**Page extract**
----------
Words: Mike Stanton // @DepartmentEss
Hailing from that part of the UK where the skies are usually ashen grey and the air pulses with rain, Phono Ghosts pierces the gloom by conjuring widescreen, technicolour vistas through the art of sound and tape manipulation, cut-up sample collages and bass-heavy grooves. You see, Neil Scrivin, to give him his earthbound name, resides in Blackpool in the northwest of England, and is part of a visionary musical triumvirate from that area including VHS Head and White Mask, and like his fellow producers, Phono Ghosts inhabits a world of retro and nostalgia-infused warped-funk, synth-pop, and hauntology.
Higher resolution pop than Com Truise’s woozy, opaque compositions, Phono Ghosts creates a bright, wide-eyed and summery synth-funk with thumping bass swerves and dreamy electronic textures. Previous albums, Chrome Position, Solar Dream Reel and Photons in Fashion have all dealt in curved-funk, disco, synthwave and, circuit-bent samples. These were a triumph of glitch-edged production and inventiveness, evoking experimental artists such as the aforementioned VHS Head, Jacob 2-2 and, 80’s sample legends The Art of Noise.
----------
**Entries shown**
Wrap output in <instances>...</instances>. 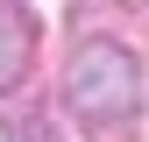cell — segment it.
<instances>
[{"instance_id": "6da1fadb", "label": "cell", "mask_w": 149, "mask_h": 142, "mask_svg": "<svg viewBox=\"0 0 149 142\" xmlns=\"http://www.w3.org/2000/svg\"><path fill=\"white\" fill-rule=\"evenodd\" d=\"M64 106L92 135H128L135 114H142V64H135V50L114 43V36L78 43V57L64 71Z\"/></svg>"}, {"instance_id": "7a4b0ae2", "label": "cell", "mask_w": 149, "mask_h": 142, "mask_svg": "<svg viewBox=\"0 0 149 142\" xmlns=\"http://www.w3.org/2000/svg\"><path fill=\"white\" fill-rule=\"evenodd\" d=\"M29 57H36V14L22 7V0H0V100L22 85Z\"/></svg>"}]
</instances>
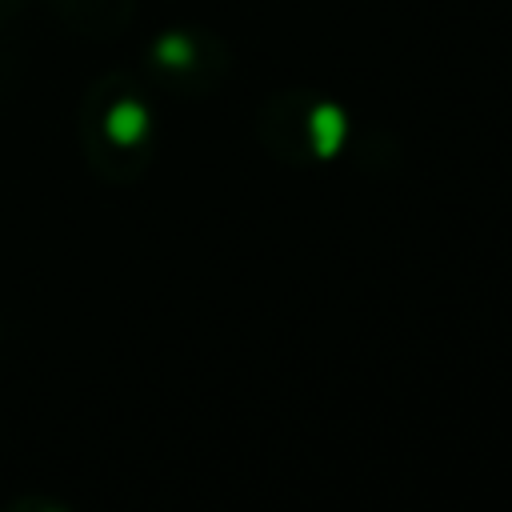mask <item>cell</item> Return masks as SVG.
----------
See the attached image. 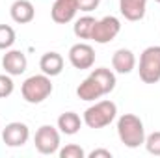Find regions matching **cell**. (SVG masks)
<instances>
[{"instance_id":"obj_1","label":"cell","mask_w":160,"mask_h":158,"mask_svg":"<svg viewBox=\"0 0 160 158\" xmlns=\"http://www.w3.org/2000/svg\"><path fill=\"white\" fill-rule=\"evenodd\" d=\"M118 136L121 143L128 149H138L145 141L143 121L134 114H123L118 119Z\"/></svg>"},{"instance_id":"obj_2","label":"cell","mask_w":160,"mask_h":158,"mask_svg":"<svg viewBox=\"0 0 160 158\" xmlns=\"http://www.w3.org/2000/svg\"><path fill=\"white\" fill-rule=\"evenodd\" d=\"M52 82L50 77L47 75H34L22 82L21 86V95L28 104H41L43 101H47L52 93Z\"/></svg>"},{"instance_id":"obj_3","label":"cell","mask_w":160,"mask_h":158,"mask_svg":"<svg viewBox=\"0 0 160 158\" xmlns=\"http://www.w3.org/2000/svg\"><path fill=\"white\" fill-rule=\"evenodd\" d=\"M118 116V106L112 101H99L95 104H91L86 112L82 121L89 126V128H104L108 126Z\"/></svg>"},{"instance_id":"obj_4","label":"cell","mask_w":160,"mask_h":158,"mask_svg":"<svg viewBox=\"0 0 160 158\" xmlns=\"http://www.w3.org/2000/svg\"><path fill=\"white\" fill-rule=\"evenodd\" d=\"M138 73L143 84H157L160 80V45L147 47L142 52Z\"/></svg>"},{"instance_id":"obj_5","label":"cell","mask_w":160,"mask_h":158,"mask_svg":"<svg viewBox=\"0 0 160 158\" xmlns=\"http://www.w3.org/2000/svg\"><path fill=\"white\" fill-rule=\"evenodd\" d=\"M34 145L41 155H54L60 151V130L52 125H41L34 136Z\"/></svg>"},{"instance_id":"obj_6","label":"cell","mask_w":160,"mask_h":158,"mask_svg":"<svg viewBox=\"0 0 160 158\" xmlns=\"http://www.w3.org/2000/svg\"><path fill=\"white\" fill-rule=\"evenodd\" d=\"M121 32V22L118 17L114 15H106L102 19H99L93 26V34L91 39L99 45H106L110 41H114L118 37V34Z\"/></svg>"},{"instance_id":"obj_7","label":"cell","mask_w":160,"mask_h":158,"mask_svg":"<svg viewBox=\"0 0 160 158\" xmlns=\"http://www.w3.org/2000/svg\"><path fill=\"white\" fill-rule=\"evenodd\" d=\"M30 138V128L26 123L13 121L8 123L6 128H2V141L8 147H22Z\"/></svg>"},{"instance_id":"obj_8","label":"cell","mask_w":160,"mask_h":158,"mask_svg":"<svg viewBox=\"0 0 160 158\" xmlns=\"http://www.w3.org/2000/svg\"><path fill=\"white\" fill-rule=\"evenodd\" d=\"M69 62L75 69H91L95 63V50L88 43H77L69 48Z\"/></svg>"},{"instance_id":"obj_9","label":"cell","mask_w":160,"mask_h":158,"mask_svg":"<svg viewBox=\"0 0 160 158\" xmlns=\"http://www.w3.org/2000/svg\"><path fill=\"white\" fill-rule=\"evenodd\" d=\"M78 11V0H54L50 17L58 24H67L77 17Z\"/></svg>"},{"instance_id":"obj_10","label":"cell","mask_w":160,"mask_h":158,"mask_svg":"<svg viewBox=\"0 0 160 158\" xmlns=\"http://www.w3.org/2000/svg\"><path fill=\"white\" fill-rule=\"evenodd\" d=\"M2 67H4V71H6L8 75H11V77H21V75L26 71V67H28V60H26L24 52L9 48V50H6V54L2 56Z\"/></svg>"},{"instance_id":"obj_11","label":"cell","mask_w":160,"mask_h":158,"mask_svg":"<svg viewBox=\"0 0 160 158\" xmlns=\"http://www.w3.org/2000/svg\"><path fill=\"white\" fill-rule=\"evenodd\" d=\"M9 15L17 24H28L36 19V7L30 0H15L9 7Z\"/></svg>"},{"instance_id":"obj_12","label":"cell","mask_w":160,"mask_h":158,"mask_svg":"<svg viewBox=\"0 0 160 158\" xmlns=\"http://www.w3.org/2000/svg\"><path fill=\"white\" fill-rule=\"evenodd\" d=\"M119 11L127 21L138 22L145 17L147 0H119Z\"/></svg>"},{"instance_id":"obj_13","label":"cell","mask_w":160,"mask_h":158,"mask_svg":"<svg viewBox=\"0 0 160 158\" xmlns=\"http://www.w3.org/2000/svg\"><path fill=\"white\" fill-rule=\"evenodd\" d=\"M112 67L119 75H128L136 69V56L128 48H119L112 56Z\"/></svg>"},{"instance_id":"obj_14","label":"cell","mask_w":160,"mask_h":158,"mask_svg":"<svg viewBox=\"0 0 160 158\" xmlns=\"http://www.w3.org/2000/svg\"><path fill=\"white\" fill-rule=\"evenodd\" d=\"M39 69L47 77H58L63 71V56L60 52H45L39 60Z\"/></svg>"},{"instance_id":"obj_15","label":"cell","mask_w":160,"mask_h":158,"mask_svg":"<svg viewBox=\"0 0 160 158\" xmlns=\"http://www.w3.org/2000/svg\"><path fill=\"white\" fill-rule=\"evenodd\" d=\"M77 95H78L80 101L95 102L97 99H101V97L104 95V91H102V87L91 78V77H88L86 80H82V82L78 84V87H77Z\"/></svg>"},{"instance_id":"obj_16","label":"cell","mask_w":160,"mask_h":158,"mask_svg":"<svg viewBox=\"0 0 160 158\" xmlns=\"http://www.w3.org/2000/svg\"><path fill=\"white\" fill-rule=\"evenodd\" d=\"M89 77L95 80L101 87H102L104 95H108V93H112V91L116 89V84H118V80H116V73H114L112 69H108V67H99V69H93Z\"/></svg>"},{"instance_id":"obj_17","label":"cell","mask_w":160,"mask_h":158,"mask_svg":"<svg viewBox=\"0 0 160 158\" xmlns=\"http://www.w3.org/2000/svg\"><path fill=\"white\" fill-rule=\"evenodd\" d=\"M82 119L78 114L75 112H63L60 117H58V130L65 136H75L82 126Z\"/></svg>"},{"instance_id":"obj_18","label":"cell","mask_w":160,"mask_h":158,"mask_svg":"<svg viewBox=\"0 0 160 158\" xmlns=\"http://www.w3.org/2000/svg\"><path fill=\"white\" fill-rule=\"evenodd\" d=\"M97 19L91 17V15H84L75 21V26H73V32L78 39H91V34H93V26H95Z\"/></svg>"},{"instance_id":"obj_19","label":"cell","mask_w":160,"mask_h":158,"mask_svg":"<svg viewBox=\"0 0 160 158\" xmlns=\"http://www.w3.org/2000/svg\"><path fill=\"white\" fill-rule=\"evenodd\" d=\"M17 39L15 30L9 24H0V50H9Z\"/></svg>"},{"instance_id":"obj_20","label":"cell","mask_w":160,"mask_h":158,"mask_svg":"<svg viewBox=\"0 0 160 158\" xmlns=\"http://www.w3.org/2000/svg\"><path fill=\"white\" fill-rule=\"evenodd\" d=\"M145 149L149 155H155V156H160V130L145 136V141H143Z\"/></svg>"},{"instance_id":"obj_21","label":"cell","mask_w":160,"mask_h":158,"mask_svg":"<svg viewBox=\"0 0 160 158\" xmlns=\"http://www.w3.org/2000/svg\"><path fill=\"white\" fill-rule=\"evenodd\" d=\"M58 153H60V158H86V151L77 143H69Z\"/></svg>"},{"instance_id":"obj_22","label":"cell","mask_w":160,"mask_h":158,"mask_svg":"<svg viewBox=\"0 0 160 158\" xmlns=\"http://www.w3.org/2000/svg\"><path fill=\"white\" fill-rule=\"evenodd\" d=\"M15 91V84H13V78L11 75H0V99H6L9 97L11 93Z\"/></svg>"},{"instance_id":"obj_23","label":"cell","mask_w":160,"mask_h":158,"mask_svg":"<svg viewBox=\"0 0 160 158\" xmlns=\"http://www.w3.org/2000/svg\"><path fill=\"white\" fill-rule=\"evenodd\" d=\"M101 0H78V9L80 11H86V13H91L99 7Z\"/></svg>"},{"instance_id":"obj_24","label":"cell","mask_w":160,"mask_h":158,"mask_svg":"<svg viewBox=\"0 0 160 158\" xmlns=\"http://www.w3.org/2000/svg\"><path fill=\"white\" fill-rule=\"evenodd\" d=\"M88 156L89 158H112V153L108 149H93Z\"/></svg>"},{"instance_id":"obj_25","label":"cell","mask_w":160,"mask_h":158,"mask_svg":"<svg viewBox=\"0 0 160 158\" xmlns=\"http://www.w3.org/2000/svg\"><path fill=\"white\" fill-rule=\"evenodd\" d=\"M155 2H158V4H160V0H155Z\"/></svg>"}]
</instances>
----------
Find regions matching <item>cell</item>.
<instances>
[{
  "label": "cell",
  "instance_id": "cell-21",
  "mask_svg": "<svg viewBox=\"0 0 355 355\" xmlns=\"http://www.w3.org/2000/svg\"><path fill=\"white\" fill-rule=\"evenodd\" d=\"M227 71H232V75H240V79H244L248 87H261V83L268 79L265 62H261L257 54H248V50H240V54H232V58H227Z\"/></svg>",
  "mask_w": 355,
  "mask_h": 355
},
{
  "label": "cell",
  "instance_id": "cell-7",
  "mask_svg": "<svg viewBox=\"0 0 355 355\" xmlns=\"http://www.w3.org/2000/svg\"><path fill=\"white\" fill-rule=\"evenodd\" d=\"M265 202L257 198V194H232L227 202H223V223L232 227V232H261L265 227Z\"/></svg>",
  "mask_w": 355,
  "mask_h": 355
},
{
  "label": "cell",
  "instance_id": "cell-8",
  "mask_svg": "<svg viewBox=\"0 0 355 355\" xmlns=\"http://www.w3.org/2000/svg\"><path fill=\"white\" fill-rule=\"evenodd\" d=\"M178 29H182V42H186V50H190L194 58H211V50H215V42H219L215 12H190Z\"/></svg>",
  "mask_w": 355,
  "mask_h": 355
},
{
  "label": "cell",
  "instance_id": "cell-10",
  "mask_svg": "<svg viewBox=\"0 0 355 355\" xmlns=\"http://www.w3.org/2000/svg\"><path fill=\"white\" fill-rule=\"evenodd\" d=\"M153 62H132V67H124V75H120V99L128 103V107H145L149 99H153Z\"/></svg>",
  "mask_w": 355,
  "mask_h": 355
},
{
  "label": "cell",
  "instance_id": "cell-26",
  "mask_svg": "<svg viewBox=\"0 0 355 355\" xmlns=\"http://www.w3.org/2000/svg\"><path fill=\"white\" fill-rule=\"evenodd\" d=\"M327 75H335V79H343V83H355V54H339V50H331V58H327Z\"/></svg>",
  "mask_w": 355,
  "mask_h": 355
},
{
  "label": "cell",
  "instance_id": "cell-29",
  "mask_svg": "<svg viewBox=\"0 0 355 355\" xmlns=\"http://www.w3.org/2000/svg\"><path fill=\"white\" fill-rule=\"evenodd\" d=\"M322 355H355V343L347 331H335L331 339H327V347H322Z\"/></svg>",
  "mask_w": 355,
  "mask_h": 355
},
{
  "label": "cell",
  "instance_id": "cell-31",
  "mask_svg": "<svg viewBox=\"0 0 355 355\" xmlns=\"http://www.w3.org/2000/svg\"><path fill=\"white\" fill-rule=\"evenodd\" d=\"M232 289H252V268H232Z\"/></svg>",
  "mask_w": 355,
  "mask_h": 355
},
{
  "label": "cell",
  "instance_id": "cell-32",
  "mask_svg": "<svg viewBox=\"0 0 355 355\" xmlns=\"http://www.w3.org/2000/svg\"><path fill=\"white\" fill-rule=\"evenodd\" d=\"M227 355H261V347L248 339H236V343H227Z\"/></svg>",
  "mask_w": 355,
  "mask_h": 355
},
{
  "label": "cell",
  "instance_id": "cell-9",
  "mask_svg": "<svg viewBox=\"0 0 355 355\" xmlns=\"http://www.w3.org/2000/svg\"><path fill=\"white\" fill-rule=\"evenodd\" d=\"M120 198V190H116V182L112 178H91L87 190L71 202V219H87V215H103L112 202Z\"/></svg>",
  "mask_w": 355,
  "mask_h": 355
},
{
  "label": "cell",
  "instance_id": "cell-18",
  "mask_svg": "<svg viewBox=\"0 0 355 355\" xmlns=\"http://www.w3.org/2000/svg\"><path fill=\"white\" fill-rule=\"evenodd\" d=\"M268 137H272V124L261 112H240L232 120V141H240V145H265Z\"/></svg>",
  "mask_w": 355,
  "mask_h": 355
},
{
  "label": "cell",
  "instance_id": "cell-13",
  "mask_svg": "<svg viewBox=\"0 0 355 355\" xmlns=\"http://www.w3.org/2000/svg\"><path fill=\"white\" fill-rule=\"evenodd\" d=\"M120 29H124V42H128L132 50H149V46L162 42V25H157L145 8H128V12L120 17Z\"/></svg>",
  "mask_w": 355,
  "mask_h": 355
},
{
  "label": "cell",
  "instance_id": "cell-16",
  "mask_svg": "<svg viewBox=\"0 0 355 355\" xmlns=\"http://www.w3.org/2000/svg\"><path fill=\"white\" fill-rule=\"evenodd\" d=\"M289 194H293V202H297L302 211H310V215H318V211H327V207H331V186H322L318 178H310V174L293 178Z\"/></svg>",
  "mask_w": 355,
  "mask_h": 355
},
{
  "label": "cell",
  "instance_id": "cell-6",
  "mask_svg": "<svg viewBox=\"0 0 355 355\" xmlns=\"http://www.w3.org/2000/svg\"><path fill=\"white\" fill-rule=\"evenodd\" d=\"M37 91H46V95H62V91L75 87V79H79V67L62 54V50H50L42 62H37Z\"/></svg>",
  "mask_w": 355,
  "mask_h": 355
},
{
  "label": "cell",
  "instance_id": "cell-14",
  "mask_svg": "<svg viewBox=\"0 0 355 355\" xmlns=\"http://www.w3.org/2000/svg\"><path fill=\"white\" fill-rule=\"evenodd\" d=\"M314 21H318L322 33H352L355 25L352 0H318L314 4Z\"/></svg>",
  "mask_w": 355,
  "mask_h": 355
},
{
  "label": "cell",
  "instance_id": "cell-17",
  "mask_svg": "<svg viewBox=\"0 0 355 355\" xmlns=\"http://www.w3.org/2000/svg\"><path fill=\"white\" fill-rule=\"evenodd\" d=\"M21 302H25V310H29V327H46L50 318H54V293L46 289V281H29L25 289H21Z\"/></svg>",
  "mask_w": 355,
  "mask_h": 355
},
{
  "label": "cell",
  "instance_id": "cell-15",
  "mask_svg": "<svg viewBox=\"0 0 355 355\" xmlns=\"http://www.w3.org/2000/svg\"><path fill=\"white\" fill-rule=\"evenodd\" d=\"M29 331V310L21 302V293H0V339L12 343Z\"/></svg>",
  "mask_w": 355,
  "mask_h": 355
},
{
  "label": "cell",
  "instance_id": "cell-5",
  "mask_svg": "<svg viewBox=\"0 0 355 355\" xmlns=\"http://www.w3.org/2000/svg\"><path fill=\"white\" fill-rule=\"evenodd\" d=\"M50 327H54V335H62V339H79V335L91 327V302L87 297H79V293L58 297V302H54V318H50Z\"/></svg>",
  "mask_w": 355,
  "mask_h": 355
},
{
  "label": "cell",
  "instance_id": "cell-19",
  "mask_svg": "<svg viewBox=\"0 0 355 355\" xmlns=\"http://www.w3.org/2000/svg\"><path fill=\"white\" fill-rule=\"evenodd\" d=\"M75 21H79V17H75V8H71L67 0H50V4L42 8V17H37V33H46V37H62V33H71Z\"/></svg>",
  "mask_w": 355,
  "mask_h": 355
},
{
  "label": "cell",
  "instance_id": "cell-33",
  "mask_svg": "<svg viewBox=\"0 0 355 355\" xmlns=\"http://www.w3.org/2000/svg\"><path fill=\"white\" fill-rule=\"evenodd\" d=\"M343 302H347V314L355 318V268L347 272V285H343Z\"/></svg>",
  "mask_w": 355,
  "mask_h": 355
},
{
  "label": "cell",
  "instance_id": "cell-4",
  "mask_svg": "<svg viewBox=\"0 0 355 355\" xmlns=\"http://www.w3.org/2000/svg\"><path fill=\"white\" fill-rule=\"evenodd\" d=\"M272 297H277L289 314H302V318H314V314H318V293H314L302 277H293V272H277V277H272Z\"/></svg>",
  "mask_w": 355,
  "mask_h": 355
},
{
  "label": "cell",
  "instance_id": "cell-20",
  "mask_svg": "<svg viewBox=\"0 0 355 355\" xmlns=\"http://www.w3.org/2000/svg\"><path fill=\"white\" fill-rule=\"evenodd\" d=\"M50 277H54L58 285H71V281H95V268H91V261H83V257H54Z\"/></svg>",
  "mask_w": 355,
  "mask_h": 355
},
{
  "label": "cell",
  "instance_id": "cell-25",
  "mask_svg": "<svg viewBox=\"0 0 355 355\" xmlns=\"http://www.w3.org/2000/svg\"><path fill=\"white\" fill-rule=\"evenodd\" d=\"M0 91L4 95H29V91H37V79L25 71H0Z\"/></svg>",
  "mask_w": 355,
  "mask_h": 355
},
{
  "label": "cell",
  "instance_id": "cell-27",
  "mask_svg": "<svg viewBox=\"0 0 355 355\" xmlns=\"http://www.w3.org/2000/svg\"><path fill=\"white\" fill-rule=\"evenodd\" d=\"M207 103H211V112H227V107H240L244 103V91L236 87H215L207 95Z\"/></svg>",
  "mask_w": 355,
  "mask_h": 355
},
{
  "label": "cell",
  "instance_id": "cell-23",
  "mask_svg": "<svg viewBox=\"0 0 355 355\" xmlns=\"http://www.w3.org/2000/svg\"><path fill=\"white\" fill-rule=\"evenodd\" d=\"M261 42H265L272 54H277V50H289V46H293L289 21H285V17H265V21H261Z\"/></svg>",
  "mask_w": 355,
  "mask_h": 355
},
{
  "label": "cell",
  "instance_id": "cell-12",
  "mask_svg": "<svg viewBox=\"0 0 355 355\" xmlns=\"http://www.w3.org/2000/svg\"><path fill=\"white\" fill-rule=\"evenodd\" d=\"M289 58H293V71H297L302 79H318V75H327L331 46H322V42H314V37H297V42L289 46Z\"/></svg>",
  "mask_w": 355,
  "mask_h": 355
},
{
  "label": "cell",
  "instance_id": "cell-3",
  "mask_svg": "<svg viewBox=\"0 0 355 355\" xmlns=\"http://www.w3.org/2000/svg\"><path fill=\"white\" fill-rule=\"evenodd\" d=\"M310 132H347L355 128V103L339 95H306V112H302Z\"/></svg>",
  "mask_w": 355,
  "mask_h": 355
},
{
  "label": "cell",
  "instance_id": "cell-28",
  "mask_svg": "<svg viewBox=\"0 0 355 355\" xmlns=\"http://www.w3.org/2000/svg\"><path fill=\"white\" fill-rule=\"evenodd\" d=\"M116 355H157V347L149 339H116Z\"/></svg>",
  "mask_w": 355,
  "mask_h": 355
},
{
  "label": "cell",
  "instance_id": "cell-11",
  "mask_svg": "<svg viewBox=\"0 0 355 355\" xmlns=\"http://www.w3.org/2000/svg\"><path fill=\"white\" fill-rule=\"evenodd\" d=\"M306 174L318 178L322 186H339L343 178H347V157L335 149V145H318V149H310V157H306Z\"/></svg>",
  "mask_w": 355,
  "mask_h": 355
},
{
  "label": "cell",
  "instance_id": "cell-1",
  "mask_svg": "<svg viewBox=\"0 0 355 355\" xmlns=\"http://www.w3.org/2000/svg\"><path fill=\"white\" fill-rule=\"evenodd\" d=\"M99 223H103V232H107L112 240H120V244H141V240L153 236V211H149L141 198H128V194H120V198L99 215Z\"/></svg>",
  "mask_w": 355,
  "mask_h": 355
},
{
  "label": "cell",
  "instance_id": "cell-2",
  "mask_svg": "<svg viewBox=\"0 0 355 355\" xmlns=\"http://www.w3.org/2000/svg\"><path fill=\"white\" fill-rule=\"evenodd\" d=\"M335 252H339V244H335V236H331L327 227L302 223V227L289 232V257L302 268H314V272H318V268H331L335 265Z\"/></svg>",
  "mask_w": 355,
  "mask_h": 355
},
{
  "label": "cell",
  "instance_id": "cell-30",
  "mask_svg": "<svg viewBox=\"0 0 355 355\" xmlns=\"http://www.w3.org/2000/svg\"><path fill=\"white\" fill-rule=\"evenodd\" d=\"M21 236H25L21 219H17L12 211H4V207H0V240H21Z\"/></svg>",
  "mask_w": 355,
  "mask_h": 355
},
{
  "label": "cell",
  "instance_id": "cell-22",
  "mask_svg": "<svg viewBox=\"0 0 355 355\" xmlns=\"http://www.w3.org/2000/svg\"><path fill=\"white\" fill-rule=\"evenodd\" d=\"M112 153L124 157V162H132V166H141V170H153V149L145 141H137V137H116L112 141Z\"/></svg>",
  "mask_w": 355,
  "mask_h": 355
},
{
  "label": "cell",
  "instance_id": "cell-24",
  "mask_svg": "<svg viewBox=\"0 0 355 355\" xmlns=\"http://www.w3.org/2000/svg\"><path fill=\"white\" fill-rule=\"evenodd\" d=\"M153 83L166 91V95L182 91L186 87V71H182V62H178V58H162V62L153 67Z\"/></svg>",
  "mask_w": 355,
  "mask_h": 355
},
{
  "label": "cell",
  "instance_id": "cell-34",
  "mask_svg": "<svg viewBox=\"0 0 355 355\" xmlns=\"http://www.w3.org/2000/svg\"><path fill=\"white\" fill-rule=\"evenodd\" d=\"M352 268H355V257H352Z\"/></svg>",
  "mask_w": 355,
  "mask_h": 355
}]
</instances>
----------
**Jobs**
a - Return the part of the Phono Ghosts review starting with "Words: Mike Stanton" and going on through "synth-pop, and hauntology.".
b - According to the Phono Ghosts review, in which town does Neil Scrivin live?
The data stands apart from the Phono Ghosts review.

**Solutions to the exercise**
a -
Words: Mike Stanton // @DepartmentEss
Hailing from that part of the UK where the skies are usually ashen grey and the air pulses with rain, Phono Ghosts pierces the gloom by conjuring widescreen, technicolour vistas through the art of sound and tape manipulation, cut-up sample collages and bass-heavy grooves. You see, Neil Scrivin, to give him his earthbound name, resides in Blackpool in the northwest of England, and is part of a visionary musical triumvirate from that area including VHS Head and White Mask, and like his fellow producers, Phono Ghosts inhabits a world of retro and nostalgia-infused warped-funk, synth-pop, and hauntology.

b - Blackpool, in the northwest of England.